Of course, it would take time for the chaff to spread after the can blew. The artificers said it ought to expand out to a cloud of ten or twenty kilometers’ diameter in something like a minute. Dianne did not like dealing with numbers that vague, but she had not wanted to risk testing the system, for fear of a chaff cloud attracting some CORE’s attention. There was no way to know for certain how big the cloud would get, or how fast—and no way to know just how opaque it would be to the CORE’s radar sense. Suppose this CORE was smart enough to have cobbled together a sensory system that could see through the chaff?

Suppose they all ended up dead in the next ten minutes? The bridges were burning behind them now. No way back.

“Second chaff canister ready for launch.”

“Very well,” Dianne said. “Decoy status?”

“Decoy programmed as per your orders.”

“Very well. Will we be able to control the decoys from inside the chaff cloud?”

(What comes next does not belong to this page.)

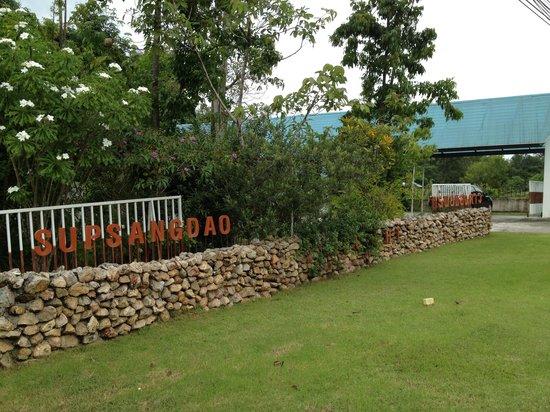 Supsangdao Resort: This welcomes you!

“No, ma’am. Our radio links will be jammed by the chaff.”

“How are we going to order them to switch over to homing mode?” Gerald asked. “We don’t know exactly when we’re going to be shielded by the chaff. If they start moving in before we’re out of sight, the CORE might figure it out and come after the one signal that’s still running.”

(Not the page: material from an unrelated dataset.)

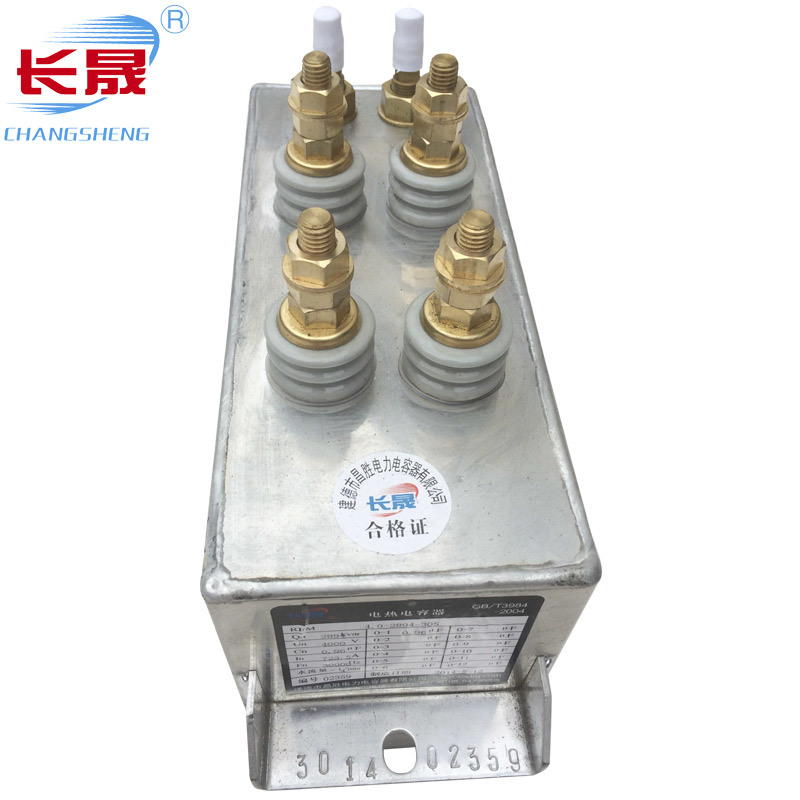 Rfm4.0-2894-30s High Frequency Series Resonance Capacitor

“Yes sir. We’ve thought of that. We’ve programmed them to switch to homing mode twenty seconds after losing contact with us.”

“Excellent, Reed. Remind me to double your pay if we ever get to someplace where they use money.”

“I’ll do that, sir. First chaff can detonating—now. Good detonation. Um, ah, cloud expansion looks somewhat rapid.”

Dianne watched on the radar screen. More than somewhat rapid. It was too damn fast. The faster the cloud expanded, the faster it would blind the CORE—but the faster it would dissipate as well, leaving the Terra Nova exposed. This was going to be a close run thing, that was for sure. But at least the CORE would be blinded fast. Any second now, the cloud would spread out, hiding the CORE from the TN‘s sight—and vice versa. Any second, any second. Anticipate just a bit.

“Defense, reset that second chaff can. Set it for minimum lateral boost only, straight off the port beam. No forward boost. We’re going blow its chaff right where we are now.”

“Yes ma’am.”

Dianne glanced at the countdown clock in the upper-left-hand counter, showing time to impact with the CORE. A bare five minutes left, three hundred seconds to live if the CORE had its way. How many of those seconds would they need? When would the CORE be utterly blinded, and how soon until it could see again?

No way to figure, not even time to set up the problem. Never mind. Do it by feel, by gut, by the heat of the sweat in your armpits— “Dump second chaff can now,” Dianne shouted. “Now, now, now! Helm, use attitude jets, translate hard to starboard, five-second burn. Give us some clearance. Give me a call-out at safe distance for main engines.”